Looking at pictures of the Moon, even from the historic “giant leap” photograph, it is easy to understand why scientists used to think of it as a big dust ball. However, “conventional wisdom” has been changing over the years. This is largely due to the information garnered from missions such as NASA’s 2009 Lunar Crater Observation and Sensing Satellite (L-CROSS) lunar-impact probe, as well as new scanning technologies and more precise measurements, which have been facilitated by enhanced instrumentation and improved analytical detection limits, on samples returned to Earth following the Apollo missions.

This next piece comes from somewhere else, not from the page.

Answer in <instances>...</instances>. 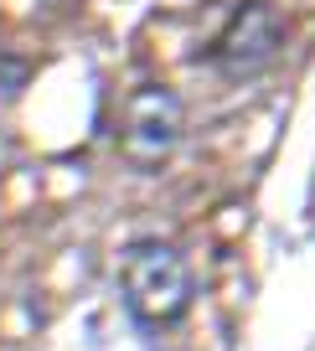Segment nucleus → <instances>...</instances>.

In a paper published in the Feb. 17 issue of Nature Geoscience, researchers Hejiu Hui, postdoctoral research associate of civil and environmental engineering and earth sciences at the University of Notre Dame; Anne H. Peslier, scientist at Jacobs Technology and manager of the electron microprobe at the Astromaterials Research and Exploration Science Division at Johnson Space Center; Youxue Zhang, the James R. O’Neil Collegiate Professor of Earth and Environmental Sciences at the University of Michigan; and Clive R. Neal, professor of civil and environmental engineering and earth sciences at Notre Dame, show that they have detected significant amounts of water in the samples of the lunar highland upper crust obtained during the Apollo missions. The lunar highlands are thought to represent the original crust, crystallized from a mostly molten early Moon that is called the lunar magma ocean.

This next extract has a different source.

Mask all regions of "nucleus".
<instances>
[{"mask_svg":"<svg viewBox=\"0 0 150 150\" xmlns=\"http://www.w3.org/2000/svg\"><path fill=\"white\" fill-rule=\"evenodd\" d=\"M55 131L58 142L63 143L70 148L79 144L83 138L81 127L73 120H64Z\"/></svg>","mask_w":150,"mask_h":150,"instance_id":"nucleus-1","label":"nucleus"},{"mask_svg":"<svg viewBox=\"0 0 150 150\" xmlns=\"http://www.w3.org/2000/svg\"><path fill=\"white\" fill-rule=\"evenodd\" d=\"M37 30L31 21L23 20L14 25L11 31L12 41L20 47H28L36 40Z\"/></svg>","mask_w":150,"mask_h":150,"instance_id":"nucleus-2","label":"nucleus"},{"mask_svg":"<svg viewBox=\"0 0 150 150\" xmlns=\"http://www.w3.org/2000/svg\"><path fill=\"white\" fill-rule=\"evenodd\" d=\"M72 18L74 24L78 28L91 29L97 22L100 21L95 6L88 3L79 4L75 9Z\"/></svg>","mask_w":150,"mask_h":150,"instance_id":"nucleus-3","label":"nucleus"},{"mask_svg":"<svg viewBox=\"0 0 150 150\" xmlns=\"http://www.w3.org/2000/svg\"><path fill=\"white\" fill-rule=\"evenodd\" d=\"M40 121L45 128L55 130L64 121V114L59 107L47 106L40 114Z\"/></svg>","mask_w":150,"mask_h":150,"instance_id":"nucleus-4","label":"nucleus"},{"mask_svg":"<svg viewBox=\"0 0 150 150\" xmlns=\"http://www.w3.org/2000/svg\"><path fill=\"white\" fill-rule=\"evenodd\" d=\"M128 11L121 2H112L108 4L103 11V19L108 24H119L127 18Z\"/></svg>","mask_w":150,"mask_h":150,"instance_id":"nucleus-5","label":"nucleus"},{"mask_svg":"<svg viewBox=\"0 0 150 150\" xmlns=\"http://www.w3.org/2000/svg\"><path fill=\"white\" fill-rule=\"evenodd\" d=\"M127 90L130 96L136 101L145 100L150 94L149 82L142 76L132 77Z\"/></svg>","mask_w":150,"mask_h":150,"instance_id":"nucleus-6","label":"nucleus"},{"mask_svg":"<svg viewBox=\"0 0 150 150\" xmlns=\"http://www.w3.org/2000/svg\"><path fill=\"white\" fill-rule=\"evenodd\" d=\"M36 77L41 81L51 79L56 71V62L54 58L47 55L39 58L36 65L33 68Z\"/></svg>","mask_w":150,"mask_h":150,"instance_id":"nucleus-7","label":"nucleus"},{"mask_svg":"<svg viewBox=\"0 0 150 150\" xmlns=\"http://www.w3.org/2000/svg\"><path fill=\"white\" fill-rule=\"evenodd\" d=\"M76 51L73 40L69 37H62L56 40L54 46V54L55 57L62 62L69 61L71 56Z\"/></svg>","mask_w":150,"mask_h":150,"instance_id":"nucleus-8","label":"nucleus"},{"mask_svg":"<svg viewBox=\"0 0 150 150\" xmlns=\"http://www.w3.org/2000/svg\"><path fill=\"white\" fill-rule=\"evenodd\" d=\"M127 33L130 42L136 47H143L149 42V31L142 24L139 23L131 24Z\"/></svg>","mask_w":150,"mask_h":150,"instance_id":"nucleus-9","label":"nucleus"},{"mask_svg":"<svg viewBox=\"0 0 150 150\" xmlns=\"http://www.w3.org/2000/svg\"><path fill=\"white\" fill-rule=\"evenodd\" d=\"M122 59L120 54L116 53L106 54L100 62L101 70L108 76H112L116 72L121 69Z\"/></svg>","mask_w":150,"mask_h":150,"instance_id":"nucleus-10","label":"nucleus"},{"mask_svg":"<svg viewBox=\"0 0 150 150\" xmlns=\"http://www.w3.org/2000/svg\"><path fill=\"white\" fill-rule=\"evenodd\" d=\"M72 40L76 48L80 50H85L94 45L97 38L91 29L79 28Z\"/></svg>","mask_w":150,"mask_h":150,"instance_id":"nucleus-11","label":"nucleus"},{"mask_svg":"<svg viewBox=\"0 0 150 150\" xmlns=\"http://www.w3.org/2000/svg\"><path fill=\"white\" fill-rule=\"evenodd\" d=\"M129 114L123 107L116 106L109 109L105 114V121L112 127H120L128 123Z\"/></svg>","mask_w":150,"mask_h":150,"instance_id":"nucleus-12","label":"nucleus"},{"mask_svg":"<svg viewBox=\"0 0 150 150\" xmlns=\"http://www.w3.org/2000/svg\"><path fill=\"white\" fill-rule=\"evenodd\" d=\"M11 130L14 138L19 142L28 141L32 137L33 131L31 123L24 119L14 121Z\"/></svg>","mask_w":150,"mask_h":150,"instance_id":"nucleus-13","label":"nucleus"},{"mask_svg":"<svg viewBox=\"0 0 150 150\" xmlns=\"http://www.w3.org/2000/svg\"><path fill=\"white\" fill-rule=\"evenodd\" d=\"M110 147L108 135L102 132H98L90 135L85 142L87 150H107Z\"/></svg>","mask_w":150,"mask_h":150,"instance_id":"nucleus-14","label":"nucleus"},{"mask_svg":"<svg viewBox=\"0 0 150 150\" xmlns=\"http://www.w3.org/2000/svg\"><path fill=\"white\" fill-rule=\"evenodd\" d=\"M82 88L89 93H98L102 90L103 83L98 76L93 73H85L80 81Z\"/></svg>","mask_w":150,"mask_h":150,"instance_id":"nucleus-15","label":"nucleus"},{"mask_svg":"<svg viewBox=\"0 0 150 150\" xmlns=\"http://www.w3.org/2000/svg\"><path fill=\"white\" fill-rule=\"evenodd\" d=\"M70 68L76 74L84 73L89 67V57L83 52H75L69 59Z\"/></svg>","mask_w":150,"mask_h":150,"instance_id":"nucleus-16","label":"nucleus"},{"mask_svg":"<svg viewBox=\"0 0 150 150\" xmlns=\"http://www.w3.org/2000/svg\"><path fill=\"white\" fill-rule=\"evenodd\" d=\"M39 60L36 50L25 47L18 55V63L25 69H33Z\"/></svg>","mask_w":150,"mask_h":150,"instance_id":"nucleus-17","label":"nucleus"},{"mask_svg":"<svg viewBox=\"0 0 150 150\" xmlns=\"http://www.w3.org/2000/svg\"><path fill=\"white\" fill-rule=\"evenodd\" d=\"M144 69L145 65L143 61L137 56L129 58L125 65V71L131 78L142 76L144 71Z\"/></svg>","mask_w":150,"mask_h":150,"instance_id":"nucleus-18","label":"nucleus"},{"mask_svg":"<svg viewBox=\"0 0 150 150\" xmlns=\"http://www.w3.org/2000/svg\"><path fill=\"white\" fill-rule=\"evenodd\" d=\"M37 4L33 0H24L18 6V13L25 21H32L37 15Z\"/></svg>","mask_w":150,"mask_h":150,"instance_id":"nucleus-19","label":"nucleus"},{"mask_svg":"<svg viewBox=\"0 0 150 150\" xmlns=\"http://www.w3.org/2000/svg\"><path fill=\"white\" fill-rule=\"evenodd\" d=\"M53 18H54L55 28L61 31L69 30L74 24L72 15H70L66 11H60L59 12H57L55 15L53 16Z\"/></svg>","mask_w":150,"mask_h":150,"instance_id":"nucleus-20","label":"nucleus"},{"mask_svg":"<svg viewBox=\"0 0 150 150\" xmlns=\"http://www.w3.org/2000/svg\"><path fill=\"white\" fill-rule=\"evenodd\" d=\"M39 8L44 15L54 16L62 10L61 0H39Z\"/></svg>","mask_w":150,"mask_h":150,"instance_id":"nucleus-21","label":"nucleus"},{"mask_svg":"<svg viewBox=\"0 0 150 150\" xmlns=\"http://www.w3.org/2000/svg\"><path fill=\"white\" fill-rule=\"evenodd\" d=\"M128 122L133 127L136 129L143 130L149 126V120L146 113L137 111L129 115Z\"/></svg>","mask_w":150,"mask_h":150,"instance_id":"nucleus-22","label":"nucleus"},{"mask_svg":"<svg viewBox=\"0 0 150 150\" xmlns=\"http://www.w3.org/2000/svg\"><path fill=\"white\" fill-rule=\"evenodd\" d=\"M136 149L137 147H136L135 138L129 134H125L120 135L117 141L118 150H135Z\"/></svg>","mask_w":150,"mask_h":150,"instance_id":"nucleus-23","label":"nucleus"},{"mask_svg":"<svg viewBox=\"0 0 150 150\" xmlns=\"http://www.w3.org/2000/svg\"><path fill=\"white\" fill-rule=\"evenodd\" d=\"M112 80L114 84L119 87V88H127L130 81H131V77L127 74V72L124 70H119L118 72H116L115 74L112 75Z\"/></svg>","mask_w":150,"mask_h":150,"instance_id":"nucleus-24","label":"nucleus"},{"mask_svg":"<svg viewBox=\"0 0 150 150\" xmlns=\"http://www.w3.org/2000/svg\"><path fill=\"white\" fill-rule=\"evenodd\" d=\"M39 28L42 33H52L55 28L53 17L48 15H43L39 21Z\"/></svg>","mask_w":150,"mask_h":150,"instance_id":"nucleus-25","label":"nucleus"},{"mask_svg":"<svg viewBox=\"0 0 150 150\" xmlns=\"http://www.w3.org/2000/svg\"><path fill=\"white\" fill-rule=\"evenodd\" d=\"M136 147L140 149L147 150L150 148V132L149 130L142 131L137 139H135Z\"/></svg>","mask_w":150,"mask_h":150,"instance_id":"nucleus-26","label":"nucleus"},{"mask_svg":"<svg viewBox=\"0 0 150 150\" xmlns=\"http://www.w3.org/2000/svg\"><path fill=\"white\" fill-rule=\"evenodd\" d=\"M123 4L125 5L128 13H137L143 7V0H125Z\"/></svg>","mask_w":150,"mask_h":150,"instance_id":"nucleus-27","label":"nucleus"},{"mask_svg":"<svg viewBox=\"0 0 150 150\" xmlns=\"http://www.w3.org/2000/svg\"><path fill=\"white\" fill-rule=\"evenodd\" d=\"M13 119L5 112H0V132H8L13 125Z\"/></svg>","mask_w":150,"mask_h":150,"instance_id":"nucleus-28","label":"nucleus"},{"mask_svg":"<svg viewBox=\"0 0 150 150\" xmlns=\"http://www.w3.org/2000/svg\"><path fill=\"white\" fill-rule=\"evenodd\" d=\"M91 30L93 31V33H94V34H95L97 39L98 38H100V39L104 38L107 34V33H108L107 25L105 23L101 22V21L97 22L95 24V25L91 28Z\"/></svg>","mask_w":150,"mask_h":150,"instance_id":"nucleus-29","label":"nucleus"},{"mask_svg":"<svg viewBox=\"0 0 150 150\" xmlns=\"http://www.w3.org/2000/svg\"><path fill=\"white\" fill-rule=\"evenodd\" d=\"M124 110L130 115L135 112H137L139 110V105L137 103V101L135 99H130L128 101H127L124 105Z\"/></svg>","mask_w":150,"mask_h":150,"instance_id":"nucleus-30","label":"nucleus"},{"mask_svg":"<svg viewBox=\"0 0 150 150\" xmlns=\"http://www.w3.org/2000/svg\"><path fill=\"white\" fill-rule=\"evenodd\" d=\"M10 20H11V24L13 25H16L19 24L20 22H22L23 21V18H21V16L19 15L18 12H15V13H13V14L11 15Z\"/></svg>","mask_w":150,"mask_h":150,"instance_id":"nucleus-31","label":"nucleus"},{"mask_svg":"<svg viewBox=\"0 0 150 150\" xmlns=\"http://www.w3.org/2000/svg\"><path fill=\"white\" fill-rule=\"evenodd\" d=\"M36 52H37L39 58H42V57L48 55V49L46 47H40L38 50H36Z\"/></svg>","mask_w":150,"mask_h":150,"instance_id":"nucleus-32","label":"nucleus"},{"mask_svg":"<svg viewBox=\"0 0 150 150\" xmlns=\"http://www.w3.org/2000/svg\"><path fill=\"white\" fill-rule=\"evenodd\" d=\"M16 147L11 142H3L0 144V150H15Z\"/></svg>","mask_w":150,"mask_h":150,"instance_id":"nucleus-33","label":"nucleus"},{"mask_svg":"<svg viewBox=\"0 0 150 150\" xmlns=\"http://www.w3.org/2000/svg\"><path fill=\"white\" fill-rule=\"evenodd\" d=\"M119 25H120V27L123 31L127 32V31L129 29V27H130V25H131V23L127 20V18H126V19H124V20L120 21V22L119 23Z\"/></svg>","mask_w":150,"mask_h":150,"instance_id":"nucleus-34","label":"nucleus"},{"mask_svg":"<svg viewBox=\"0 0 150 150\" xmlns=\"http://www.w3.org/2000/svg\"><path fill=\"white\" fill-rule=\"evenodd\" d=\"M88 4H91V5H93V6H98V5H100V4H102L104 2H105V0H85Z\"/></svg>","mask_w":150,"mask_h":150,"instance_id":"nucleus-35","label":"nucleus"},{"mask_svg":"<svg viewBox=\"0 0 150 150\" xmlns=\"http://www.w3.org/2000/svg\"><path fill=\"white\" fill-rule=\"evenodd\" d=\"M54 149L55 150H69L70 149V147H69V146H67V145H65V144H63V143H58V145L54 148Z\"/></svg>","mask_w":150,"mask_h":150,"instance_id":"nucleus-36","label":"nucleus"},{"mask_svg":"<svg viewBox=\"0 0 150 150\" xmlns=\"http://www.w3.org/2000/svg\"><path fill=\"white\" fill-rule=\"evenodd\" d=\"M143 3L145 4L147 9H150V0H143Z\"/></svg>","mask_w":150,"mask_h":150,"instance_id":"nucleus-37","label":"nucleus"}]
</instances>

Their findings indicate that the early Moon was not only wet, but also the water that was there was not substantially lost during the Moon’s formation. This new evidence seems to contradict the predominant lunar formation theory — that the Moon was formed from debris generated during a giant impact between Earth and another planetary body, approximately the size of Mars. According to Hui, “the presence of water in the early Moon needs to be reconciled with the favored formation scenario that had been supported by the volatile elements and isotopes in the samples, such as zinc.”
As little as five years ago, no one had detected water in the samples returned from the Moon. The advancement of instrumentation, such as secondary ion mass spectrometry and Fourier transform infrared spectroscopy, has made it possible to detect tiny, but measureable, amounts of water in the mineral grains from Apollo samples. “It’s not ‘liquid’ water that was measured during these studies but hydroxyl groups (developed from water that did exist in the lunar magma ocean) that was distributed within mineral grain,” says Hui. “We are able to detect those hydroxyl groups in the crystalline structure of the Apollo samples.”
The hydroxyl groups the team detected are evidence that the lunar interior contained significant water during the Moon’s early molten state, before the crust solidified, and that they may have played a key role in the development of lunar basalts. “The presence of water,” says Hui, “could imply a more prolonged solidification of the lunar magma ocean than the once popular anhydrous moon scenario suggests.”